Saturday 23 December 2000

Ken MacLeod: The Stone Canal (1996)

Edition: Legend, 1996
Review number: 700

The two interlocking narratives which make up The Stone Canal concern libertarian anarchist Jonathan Wilde. The earlier chronologically starts when he is a student at Glasgow University in the 1970s, and basically deals with his gradual development into a political guru as Western capitalism begins to fall apart in the twenty first century. The other narrative is set in the far future, when a clone of Jonathan Wilde is given his memories, copied from a computer copy of his brain. This provides one of the best first lines of any science fiction novel: "He woke, and remembered dying".

For most of the novel, the two stories of Jonathan Wilde are basically independent, and while this is the case they are both top class pieces of science fiction. The story of his early days is believable, with the trends producing the changes he witnesses in the way the world works easy to see. His character is very well done indeed. The far future story is atmospheric, the rather bewildered revived Jonathan being recognisably the same person rather more sketchily drawn (as characterisation makes way for background). He makes occasionally anachronistic jokes, meaningless to the people that he meets but drawing in the reader who shares his late twentieth century background.

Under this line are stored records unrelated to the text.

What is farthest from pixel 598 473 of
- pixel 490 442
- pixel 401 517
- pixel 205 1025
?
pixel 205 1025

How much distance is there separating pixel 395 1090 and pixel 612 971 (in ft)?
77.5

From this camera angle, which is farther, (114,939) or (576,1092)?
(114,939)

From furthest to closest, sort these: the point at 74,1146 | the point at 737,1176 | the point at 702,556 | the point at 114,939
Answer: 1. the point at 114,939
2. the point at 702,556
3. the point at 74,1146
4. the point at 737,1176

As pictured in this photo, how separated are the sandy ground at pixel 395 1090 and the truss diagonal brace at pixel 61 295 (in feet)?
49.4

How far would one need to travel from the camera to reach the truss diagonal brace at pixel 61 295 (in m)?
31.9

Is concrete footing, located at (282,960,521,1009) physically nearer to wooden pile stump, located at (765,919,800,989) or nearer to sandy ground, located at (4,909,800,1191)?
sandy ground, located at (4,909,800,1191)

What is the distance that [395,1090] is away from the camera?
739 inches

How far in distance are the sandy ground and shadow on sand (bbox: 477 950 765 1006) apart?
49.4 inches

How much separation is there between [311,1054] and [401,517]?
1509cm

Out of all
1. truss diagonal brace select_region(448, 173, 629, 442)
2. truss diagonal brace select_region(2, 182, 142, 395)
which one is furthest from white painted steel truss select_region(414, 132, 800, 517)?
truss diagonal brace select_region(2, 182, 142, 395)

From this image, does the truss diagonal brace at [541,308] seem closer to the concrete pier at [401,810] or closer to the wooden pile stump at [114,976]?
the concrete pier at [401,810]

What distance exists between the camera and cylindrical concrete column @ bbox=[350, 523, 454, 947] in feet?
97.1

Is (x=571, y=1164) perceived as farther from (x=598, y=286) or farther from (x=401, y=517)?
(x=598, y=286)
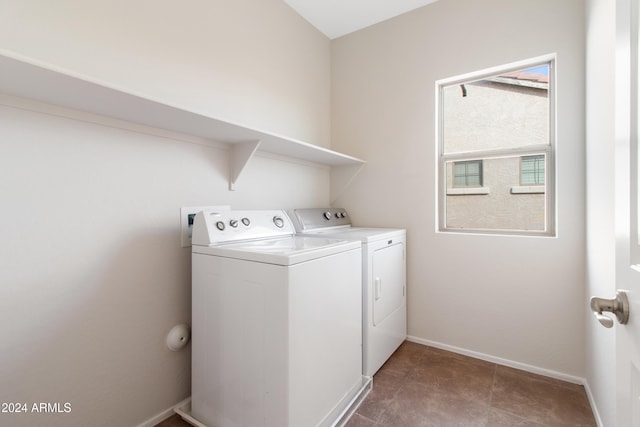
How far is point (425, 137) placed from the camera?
232 cm

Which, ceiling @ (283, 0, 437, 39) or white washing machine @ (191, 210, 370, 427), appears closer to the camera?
white washing machine @ (191, 210, 370, 427)

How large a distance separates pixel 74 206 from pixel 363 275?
1478 millimetres

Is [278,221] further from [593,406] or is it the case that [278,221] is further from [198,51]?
[593,406]

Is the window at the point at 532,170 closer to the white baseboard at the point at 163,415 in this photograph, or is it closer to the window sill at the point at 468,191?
the window sill at the point at 468,191

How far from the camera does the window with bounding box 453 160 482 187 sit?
2230mm

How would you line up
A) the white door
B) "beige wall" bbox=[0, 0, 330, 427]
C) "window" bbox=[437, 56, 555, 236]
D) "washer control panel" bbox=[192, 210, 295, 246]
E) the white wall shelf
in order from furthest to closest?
1. "window" bbox=[437, 56, 555, 236]
2. "washer control panel" bbox=[192, 210, 295, 246]
3. "beige wall" bbox=[0, 0, 330, 427]
4. the white wall shelf
5. the white door

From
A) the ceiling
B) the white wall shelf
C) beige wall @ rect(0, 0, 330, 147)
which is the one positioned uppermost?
the ceiling

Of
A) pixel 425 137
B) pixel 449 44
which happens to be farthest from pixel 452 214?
pixel 449 44

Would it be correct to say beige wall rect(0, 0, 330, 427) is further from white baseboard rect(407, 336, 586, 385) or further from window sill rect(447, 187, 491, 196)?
white baseboard rect(407, 336, 586, 385)

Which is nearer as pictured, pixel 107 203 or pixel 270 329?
pixel 270 329

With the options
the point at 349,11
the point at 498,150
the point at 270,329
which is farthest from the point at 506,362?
the point at 349,11

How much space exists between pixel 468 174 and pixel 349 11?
1690mm

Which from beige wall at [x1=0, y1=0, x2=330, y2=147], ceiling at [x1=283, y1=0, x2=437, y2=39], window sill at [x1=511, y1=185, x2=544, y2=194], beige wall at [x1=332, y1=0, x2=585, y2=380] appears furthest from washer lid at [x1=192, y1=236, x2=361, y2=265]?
ceiling at [x1=283, y1=0, x2=437, y2=39]

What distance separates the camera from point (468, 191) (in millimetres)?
2260
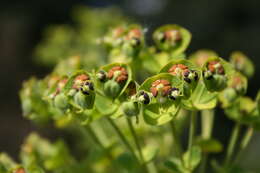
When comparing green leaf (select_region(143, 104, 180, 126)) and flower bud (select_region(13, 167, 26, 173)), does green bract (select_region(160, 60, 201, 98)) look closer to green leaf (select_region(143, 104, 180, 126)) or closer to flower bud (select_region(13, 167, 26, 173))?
green leaf (select_region(143, 104, 180, 126))

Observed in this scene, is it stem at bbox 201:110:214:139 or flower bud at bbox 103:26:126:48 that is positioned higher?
flower bud at bbox 103:26:126:48

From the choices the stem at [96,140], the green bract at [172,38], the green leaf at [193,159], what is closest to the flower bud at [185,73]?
the green leaf at [193,159]

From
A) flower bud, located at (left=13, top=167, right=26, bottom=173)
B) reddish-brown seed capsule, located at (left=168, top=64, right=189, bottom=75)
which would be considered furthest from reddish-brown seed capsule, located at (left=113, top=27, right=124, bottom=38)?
flower bud, located at (left=13, top=167, right=26, bottom=173)

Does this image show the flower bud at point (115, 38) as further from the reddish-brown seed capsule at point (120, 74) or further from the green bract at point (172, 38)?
the reddish-brown seed capsule at point (120, 74)

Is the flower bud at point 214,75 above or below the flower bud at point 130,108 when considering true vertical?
above

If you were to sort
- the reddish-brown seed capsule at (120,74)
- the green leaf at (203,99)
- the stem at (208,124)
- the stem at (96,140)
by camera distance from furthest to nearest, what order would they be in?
the stem at (208,124) → the stem at (96,140) → the green leaf at (203,99) → the reddish-brown seed capsule at (120,74)

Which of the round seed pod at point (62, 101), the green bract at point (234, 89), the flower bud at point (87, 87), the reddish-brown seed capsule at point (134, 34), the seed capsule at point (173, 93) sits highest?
the reddish-brown seed capsule at point (134, 34)

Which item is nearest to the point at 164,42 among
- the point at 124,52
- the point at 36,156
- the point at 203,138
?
the point at 124,52

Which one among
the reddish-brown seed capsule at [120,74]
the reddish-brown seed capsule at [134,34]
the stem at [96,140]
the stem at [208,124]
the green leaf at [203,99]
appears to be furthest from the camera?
the stem at [208,124]
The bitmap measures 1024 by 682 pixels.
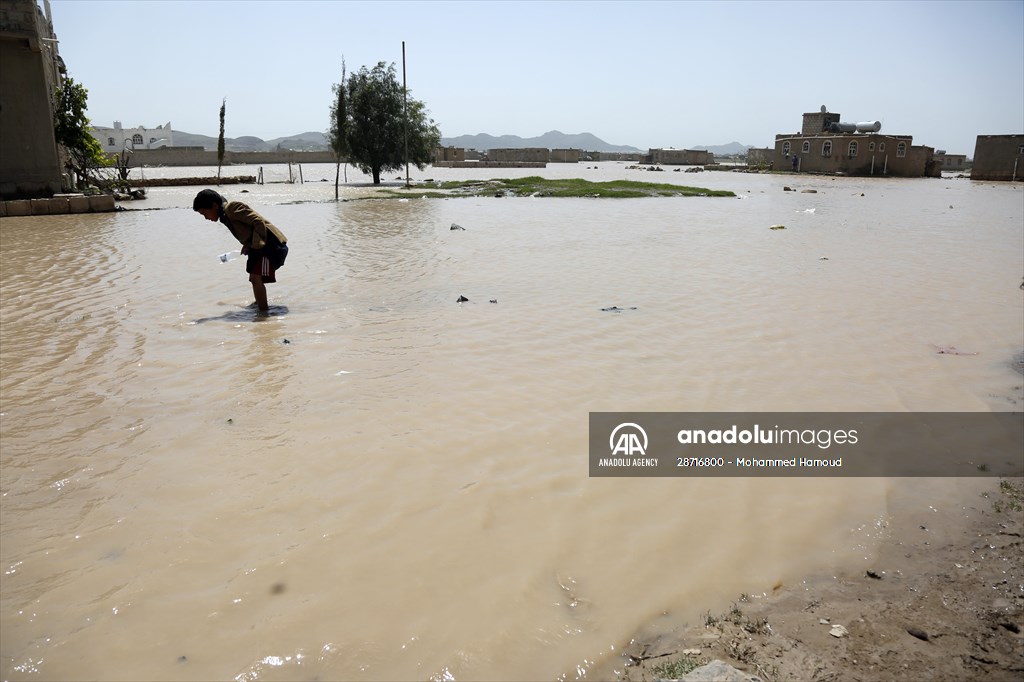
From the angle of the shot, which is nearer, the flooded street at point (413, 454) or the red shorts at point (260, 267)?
the flooded street at point (413, 454)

The ending, where the two strands of Jonathan Wilde's life are drawn together, is the most disappointing part of The Stone Canal. It feels rather on the abrupt side and perhaps would have benefited from being extended. It answers the questions raised by the rest of the novel, but not really in an interesting way. It feels as though MacLeod has been attempting to convince the reader that he has something to say, but that when it comes down to it, he hasn't. Potentially interesting issues are raised - the nature of the relationship between a person and a machine-held copy of their mind, for example - without being explored.